TASK STATEMENT = Return the lines below exactly, starting with the line that contains "From these choices" and stopping after the last line.

====

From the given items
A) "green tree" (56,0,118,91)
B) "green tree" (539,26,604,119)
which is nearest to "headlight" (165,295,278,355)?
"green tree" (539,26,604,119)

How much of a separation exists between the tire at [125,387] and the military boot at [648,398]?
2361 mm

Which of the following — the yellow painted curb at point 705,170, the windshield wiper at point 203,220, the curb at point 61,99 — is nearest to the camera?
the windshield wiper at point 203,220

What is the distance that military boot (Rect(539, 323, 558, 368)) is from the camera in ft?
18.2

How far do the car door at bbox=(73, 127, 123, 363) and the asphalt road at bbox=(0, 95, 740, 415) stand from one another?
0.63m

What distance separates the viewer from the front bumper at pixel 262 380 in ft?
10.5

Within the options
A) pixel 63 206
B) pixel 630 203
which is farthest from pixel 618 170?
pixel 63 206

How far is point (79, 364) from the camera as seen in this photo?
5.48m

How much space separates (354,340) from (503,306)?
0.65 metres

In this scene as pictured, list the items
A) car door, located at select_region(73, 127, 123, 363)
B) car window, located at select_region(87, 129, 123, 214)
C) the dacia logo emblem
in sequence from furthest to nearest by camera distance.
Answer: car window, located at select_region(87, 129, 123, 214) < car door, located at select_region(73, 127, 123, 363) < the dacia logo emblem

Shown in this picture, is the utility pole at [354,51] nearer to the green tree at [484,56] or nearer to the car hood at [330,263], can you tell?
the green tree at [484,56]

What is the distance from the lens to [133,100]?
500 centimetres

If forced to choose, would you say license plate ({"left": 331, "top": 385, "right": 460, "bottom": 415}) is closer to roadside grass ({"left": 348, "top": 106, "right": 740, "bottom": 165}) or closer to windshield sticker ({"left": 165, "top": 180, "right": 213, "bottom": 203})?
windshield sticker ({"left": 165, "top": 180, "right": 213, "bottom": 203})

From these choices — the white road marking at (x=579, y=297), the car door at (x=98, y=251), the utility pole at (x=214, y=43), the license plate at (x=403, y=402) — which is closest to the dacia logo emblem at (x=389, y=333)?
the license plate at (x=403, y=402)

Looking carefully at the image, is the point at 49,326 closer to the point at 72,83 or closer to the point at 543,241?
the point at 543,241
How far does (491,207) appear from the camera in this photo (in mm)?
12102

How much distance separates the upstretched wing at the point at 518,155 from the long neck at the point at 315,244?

====

TASK RESPONSE =
From these choices — the white road marking at (x=579, y=297), the car door at (x=98, y=251), the utility pole at (x=214, y=43), the license plate at (x=403, y=402) — which is closest to the dacia logo emblem at (x=389, y=333)?
the license plate at (x=403, y=402)

Looking carefully at the image, is the point at 49,326 closer to the point at 72,83 or closer to the point at 543,241?
the point at 543,241
How far does (491,207) appear from the camera in this photo (in mm)?
12102

How much distance separates the upstretched wing at the point at 518,155 from the long neck at the point at 315,244?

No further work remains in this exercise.